Lütfen Montreux caz festivali yazısında "Gerçekten de Isviçre’de" ifadesinden "de tavsiye ederim." ifadesine kadar her şeyi "müzik severlerle" yerine "dinleyicilerle" koyarak düzenleyin ve yeniden yazın.

======== Verilen metin

7.20.2010

Montreux Jazz Festivali





Sonunda Montreux’de her sene yapılan dünyaca ünlü jazz festivaline gitme şansına eriştim ☺ Yazın lozan’da kalıp kalamayacağım belli olmadığı için önceden bilet alamadım ve bende arkadaşlarımla Festival Off yani ücretsiz konserlere katıldım.
Gerçekten de Isviçre’de Lozan çevresinde gördüğüm en büyük ve bol bol zaman geçirilecek bir festival bu jazz festivali. Yazın Isviçre’de zaman geçmez diye düşünüyordum ama yanılmışım. Montreux jazz festivaliyle başlayan ve Cenevre, Lozan, Nyon’da süren bir çok festival yaz boyunca müzik severlerle buluşuyor. Özellikle de Lozan’da düzenlenen Fete de la Cité cok ama cok guzel bir organizasyon. Yolu yazın buralara düşenlere gerçekten de tavsiye ederim.

Gelelim Montreux jazz festivaline… Bizim Istanbul’daki organize edilen festivallerin aksine genelde Isvicre’de duzenlenen her festivalde herkesin uygun fiyatlarda hatta bedavaya izleyebilecegi bir çok aktivite oluyor. Hal bu olunca ben ve arkadaşlarım Montreux Jazz festivalinde ücretsiz olan bazı konserlere katıldık. Ilk izlediğimiz konser Isviçreli olan « The Raveners » adlı rock grubu. Super eğlenceli olan bu konserde deli gibi dans ettik ☺ Bu konser sonrasında ise sahneye Kolombiyalı “Herencia de Timbiquí” grubu çıktı ve bizi latin müziğiyle büyüledi. Gerçektende performansları çok güzel bir gruptu. Gecenin ilerleyen saatlerine kadar durmadan deli gibi dans ettik.

Havadan yana da şansımız çok ama çok iyiydi. Bu yaz Lozan ve çevresinde yazı tam anlamıyla yaşadık. Hele yaz akşamlarını bu tip festivallerle zaman geçirmek gerçektende çok hoş oldu.
Festivallere akşam gittiğimiz için çok fazla foto çekemedim ama Montreux hakkında elimde bazı fotograflar var sizinle buradanda paylaşmak isterim…



7.19.2010

Yaz için 2 kitap önerim var !!

Gezdiğim, gördüğüm ve tattığım şeylerden bahsetmeden önce hemen size 2 tane kitap önerisinde bulunacağım.

================
======== Veri satırları

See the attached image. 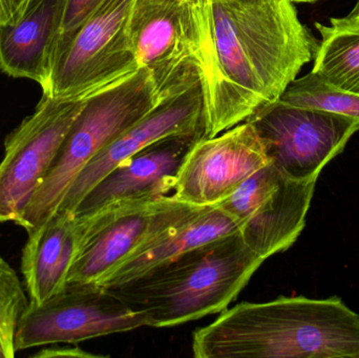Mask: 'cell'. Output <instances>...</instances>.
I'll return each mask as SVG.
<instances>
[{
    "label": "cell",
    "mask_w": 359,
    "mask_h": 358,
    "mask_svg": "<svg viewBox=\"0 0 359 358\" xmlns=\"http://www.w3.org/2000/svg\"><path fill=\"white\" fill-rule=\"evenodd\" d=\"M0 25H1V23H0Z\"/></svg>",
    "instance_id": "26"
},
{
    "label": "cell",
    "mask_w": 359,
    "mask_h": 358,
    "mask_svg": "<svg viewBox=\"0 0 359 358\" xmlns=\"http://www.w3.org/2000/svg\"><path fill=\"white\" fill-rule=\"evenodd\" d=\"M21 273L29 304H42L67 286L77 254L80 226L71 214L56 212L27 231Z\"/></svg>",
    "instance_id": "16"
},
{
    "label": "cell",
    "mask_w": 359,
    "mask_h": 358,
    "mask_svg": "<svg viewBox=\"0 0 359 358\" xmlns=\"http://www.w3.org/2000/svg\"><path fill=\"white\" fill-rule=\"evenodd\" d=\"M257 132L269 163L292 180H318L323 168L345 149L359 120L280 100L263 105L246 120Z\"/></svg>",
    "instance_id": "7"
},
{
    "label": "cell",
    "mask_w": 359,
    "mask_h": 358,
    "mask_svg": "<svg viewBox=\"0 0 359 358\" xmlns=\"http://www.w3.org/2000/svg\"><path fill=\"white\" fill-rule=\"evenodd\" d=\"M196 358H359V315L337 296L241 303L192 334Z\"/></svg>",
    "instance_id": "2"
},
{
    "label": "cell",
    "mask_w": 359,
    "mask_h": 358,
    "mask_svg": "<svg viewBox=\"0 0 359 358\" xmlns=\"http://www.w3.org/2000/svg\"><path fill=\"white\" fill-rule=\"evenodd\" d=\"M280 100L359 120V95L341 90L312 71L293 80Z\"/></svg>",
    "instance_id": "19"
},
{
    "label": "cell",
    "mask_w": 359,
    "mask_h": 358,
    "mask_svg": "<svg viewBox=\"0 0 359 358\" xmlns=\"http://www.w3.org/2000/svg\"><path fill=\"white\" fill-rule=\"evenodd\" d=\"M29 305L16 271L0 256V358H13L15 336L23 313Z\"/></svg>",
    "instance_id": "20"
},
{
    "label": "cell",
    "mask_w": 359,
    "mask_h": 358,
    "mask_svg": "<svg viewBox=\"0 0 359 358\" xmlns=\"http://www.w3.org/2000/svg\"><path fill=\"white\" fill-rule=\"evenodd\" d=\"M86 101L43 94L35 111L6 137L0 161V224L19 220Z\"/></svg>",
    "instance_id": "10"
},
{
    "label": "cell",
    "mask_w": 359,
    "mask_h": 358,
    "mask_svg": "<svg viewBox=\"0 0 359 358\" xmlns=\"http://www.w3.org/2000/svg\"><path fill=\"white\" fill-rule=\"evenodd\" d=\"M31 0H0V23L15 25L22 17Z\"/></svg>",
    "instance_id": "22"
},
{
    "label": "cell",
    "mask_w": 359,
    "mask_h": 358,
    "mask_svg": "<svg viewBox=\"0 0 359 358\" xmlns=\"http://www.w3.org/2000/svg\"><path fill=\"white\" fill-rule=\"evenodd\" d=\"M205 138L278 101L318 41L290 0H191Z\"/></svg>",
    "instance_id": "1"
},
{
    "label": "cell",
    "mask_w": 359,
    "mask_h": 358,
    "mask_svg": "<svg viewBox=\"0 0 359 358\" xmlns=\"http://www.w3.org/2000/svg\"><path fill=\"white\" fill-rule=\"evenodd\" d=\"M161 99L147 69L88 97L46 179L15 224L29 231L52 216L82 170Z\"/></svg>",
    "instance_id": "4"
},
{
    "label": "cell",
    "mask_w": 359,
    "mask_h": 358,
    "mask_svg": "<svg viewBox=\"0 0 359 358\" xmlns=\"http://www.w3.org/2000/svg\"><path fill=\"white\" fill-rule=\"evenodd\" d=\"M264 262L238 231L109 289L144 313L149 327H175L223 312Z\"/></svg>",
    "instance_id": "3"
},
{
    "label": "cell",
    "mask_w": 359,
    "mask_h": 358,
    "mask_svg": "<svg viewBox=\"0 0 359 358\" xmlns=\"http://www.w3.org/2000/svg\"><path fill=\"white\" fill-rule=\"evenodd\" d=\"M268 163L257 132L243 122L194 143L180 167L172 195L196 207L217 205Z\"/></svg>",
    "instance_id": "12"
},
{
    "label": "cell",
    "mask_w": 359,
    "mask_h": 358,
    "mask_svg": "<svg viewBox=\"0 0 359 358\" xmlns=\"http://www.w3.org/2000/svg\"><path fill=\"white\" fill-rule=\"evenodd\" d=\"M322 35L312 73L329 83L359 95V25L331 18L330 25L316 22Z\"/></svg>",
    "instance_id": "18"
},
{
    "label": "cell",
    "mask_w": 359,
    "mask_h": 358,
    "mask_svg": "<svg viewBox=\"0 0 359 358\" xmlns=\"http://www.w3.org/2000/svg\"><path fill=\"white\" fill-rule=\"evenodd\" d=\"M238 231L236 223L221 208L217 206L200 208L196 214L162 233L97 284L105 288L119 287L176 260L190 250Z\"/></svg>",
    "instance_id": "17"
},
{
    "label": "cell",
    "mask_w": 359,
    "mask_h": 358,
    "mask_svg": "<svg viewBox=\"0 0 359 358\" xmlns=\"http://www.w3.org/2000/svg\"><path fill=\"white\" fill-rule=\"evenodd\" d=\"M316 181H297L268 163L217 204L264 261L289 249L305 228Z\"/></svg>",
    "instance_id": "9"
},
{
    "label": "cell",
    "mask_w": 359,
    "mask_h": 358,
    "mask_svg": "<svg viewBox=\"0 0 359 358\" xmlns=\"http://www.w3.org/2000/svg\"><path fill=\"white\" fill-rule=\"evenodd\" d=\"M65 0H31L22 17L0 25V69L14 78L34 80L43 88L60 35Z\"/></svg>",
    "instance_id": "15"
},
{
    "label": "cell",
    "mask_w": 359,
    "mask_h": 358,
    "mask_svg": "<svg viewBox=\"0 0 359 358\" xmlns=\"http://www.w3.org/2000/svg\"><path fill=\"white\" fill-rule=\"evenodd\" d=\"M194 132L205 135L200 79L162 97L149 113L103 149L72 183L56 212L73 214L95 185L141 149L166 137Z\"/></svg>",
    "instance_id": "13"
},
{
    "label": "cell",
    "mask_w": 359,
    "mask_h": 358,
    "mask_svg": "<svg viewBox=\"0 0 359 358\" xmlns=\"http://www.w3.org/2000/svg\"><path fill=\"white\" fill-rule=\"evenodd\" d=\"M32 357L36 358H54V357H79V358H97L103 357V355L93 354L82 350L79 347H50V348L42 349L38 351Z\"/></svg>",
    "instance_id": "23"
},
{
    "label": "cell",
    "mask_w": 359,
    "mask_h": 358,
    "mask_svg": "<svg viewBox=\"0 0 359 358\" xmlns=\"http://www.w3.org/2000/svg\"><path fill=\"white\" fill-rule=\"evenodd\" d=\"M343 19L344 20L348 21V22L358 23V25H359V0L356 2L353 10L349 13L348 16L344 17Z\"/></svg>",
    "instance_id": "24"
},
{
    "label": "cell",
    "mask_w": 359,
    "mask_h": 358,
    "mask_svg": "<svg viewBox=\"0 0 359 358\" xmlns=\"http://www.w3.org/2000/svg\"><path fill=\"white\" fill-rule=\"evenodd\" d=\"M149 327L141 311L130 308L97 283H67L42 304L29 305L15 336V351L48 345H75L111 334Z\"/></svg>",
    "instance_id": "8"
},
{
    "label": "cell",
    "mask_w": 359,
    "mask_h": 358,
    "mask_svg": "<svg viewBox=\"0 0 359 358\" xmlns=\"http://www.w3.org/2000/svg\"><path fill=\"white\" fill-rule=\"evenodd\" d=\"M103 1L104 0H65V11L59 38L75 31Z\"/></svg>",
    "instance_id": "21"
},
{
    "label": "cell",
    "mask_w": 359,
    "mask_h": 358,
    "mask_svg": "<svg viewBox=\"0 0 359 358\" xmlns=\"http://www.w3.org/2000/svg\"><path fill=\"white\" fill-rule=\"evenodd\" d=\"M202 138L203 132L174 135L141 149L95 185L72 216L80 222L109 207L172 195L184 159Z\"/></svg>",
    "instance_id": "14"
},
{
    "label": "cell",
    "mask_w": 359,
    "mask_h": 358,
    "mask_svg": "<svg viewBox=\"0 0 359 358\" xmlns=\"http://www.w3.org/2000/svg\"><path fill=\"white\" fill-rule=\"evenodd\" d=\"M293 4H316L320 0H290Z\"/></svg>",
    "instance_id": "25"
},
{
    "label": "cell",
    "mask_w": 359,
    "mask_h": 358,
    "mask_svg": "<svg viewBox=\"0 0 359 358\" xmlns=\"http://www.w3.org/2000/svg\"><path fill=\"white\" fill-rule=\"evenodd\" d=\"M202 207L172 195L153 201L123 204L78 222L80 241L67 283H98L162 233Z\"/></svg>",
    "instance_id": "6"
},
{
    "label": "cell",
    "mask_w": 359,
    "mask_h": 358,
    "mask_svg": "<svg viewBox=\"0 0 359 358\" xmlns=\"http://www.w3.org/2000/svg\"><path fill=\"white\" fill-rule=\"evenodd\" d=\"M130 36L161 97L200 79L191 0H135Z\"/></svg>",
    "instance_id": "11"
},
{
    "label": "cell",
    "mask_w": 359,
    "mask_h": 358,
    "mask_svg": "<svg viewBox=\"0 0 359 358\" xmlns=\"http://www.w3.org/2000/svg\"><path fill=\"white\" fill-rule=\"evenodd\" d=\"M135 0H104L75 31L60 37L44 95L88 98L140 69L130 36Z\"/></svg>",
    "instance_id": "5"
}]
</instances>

================

■ Örnek çözüm
Gerçekten de Isviçre’de Lozan çevresinde gördüğüm en büyük ve bol bol zaman geçirilecek bir festival bu jazz festivali. Yazın Isviçre’de zaman geçmez diye düşünüyordum ama yanılmışım. Montreux jazz festivaliyle başlayan ve Cenevre, Lozan, Nyon’da süren bir çok festival yaz boyunca dinleyicilerle buluşuyor. Özellikle de Lozan’da düzenlenen Fete de la Cité cok ama cok guzel bir organizasyon. Yolu yazın buralara düşenlere gerçekten de tavsiye ederim.